Fig. 2: GREGOR for androgen receptor (AR) binding sites.
figure 2

Variants with high posterior probability (PP) were enriched in AR-binding sites in prostate cells. Fold enrichment and P value are shown (see “Methods”). Lead, lead variants; PP0.1, the variants with PP > 0.1; PP0.5, the variants with PP > 0.5. Source data are provided as a Source Data file.

Based on the importance of AR-binding sites on PrCa development shown above, we analyzed statistically finemapped variants in AR-binding sites as potentially causal variants. A total of 44 variants out of 331 statistically finemapped variants (PP > 0.1) were within AR-binding sites according to ChIP-atlas33 (“Method”, Supplementary Table 9). In the IRX4 region, rs199577062 was the top SNP with a PP of 0.99. The variant is the lead eQTL for IRX4 and changes the motif of AR-binding sites according to the JASPAR database (http://jaspar.genereg.net) (Fig. 3a). In the RGS17 region, rs13215045 is the top SNP with a PP of 0.95 and has been reported as eQTL in the prostate. In the FOXP4 region, rs1983891 is a SNP of the credible set with PP of 0.16, located at the AR-binding motif (Fig. 3b). The variant is not a significant eQTL for FOXP4 but the expression of the risk allele increases the expression of FOXP4. rs12769682, rs12769019 and rs4962419 are SNPs with PP of 0.27, 0.16 and 0.15, respectively, are eQTL for CTBP2. The previous study indicated that CTBP2 modulated the AR to promote prostate cancer progression41. rs1099399, well-known as a risk SNP for PrCa, was the top SNP with a PP of 1, which showed the result was well replicated. Taken together, the AR-binding sites of normal prostate cancer would be informative to pinpoint or narrow down putative causal variants for PrCa.

Fig. 3: Regional plot of the lead variants which affect androgen receptor binding sites.
figure 3

a rs199577062. b rs1983891. Source data of the variants are provided as a Source Data file.

We analyzed whether PRSs could predict the death of PrCa in subjects without PrCa at baseline (registry of the BBJ, see “Methods”).
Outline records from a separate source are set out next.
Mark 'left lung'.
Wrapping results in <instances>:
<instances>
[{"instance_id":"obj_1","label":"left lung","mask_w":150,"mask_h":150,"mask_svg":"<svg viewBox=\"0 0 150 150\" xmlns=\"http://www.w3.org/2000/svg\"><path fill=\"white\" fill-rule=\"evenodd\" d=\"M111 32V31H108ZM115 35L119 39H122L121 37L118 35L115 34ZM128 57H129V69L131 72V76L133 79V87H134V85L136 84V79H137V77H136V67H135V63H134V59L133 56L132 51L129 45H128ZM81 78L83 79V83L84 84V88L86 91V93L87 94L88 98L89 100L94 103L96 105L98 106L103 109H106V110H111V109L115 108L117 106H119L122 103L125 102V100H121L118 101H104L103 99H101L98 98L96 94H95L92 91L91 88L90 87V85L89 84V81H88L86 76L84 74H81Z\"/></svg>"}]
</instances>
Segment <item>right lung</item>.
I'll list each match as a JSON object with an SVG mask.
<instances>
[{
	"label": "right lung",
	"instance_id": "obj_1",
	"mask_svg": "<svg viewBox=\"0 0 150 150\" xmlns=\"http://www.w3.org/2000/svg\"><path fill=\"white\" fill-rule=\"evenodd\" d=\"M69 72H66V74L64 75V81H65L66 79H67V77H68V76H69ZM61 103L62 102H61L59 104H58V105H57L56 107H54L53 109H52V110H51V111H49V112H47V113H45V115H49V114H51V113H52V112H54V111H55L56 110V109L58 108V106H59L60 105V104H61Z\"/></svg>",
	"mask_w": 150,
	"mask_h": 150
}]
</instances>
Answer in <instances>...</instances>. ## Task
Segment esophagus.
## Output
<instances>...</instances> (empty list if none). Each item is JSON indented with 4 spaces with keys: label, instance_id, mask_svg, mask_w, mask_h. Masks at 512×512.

We constructed a PRS using the results of the multi-ancestry meta-analysis which contained 6,720,152 SNPs, and the best parameters of each matrix were determined (See “Methods”). As a result, the model with r2 of 0.1 and p value threshold of 1 × 10−6, containing 952 SNPs, reached the highest AUROC (0.673; 95% confidence interval (CI), 0.664–0.682). We applied the PRS to the subjects who did not have PrCa or other cancers at the time of sample collection and analyzed follow-up data in the BBJ42. We performed the Cox proportional hazard model to assess the predictive value of the PRS for death from PrCa in the follow-up period. We observed that the PRS was significantly associated with PrCa death in a dose-dependent manner (HR:1.55, P = 1.6 × 10−7). The top 10% of subjects carrying high PRS showed HR of 3.52 (P = 2.0 × 10−5). These results were in line with the previous study in the UKB21. Considering the contribution of variants overlapping AR to PrCa susceptibility motivated us to construct another PRS integrating AR information for variant selection using the lead SNPs and the SNPs within AR-binding sites (88,240 SNPs). As a result, the model with r2 of 0.6 and p value threshold of 5 × 10−4, containing 1107 SNPs, reached the highest AUROC (0.686; 95% CI, 0.676–0.695). We applied the AR-informed PRS to the same dataset as the analyses using the conventional PRS. As a result, we found that the PRS based on AR information showed better prediction in a dose-dependent manner (HR: 1.61, P = 2.2 × 10−10, Supplementary Table 10) than that by the conventional method. In addition, the top decile with high PRS also showed a strongly higher risk of the future death of PrCa in cancer-free subjects at registry of the BBJ (HR: 5.57, P = 4.2 × 10−10, Fig. 4 and Supplementary Table 10). We confirmed consistent results of better fitness of AR-informed PRS over normal PRS in additional analyses in which we avoided sample overlap between survival analyses and case-control studies (Supplementary Table 11 and “Methods”). In addition, we observed a trend of positive associations between AR-informed PRS and mortality in PrCa subjects (Supplementary Table 12). Taken together, these results suggest that AR plays fundamental and central roles on not only PrCa susceptibility, but on the future outcome of PrCa even in subjects without PrCa.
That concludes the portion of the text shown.